*WORK ORDER:*
Write out the full listing again. Make no alterations.
_____
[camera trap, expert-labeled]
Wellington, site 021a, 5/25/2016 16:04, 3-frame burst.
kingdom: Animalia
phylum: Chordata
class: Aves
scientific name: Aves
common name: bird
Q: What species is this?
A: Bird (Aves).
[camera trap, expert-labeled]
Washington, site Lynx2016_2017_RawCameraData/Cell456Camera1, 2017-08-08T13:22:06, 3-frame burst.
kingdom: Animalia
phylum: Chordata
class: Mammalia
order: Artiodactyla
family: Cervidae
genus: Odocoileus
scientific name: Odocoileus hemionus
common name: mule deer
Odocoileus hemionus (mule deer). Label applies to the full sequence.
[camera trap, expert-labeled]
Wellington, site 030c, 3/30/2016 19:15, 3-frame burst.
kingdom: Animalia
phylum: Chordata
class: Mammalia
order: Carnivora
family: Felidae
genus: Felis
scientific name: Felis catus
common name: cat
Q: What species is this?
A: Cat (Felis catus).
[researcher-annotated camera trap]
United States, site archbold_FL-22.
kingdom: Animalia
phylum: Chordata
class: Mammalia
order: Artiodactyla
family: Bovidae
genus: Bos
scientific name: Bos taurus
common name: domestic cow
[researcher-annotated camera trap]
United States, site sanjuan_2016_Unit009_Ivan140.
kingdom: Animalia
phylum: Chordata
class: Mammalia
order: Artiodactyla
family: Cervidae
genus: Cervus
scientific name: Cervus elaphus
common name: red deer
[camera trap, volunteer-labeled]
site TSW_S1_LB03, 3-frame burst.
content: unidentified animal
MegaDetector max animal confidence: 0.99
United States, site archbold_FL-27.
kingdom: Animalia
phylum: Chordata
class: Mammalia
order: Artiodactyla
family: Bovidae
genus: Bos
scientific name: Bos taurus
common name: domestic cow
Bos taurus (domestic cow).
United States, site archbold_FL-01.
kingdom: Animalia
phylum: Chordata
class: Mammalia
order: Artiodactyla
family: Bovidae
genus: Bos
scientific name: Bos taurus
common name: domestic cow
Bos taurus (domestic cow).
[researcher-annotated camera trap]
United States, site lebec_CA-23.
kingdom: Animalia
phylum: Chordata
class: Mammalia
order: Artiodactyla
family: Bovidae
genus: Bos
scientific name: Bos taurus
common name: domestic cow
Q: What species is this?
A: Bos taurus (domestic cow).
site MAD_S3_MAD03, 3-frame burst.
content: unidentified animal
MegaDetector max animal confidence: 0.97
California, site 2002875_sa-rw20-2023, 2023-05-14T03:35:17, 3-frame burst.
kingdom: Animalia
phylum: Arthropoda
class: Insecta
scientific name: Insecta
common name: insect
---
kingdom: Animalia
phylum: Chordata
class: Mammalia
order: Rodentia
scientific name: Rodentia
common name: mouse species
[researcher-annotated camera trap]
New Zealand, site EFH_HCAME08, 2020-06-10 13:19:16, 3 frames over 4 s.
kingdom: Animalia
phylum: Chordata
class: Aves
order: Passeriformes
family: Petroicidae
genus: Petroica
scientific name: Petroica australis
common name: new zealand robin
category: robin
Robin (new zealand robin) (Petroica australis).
_____
*RESULT BELOW:*
[camera trap, expert-labeled]
Wellington, site 021a, 5/25/2016 16:04, 3-frame burst.
kingdom: Animalia
phylum: Chordata
class: Aves
scientific name: Aves
common name: bird
Q: What species is this?
A: Bird (Aves).
[camera trap, expert-labeled]
Washington, site Lynx2016_2017_RawCameraData/Cell456Camera1, 2017-08-08T13:22:06, 3-frame burst.
kingdom: Animalia
phylum: Chordata
class: Mammalia
order: Artiodactyla
family: Cervidae
genus: Odocoileus
scientific name: Odocoileus hemionus
common name: mule deer
Odocoileus hemionus (mule deer). Label applies to the full sequence.
[camera trap, expert-labeled]
Wellington, site 030c, 3/30/2016 19:15, 3-frame burst.
kingdom: Animalia
phylum: Chordata
class: Mammalia
order: Carnivora
family: Felidae
genus: Felis
scientific name: Felis catus
common name: cat
Q: What species is this?
A: Cat (Felis catus).
[researcher-annotated camera trap]
United States, site archbold_FL-22.
kingdom: Animalia
phylum: Chordata
class: Mammalia
order: Artiodactyla
family: Bovidae
genus: Bos
scientific name: Bos taurus
common name: domestic cow
[researcher-annotated camera trap]
United States, site sanjuan_2016_Unit009_Ivan140.
kingdom: Animalia
phylum: Chordata
class: Mammalia
order: Artiodactyla
family: Cervidae
genus: Cervus
scientific name: Cervus elaphus
common name: red deer
[camera trap, volunteer-labeled]
site TSW_S1_LB03, 3-frame burst.
content: unidentified animal
MegaDetector max animal confidence: 0.99
United States, site archbold_FL-27.
kingdom: Animalia
phylum: Chordata
class: Mammalia
order: Artiodactyla
family: Bovidae
genus: Bos
scientific name: Bos taurus
common name: domestic cow
Bos taurus (domestic cow).
United States, site archbold_FL-01.
kingdom: Animalia
phylum: Chordata
class: Mammalia
order: Artiodactyla
family: Bovidae
genus: Bos
scientific name: Bos taurus
common name: domestic cow
Bos taurus (domestic cow).
[researcher-annotated camera trap]
United States, site lebec_CA-23.
kingdom: Animalia
phylum: Chordata
class: Mammalia
order: Artiodactyla
family: Bovidae
genus: Bos
scientific name: Bos taurus
common name: domestic cow
Q: What species is this?
A: Bos taurus (domestic cow).
site MAD_S3_MAD03, 3-frame burst.
content: unidentified animal
MegaDetector max animal confidence: 0.97
California, site 2002875_sa-rw20-2023, 2023-05-14T03:35:17, 3-frame burst.
kingdom: Animalia
phylum: Arthropoda
class: Insecta
scientific name: Insecta
common name: insect
---
kingdom: Animalia
phylum: Chordata
class: Mammalia
order: Rodentia
scientific name: Rodentia
common name: mouse species
[researcher-annotated camera trap]
New Zealand, site EFH_HCAME08, 2020-06-10 13:19:16, 3 frames over 4 s.
kingdom: Animalia
phylum: Chordata
class: Aves
order: Passeriformes
family: Petroicidae
genus: Petroica
scientific name: Petroica australis
common name: new zealand robin
category: robin
Robin (new zealand robin) (Petroica australis).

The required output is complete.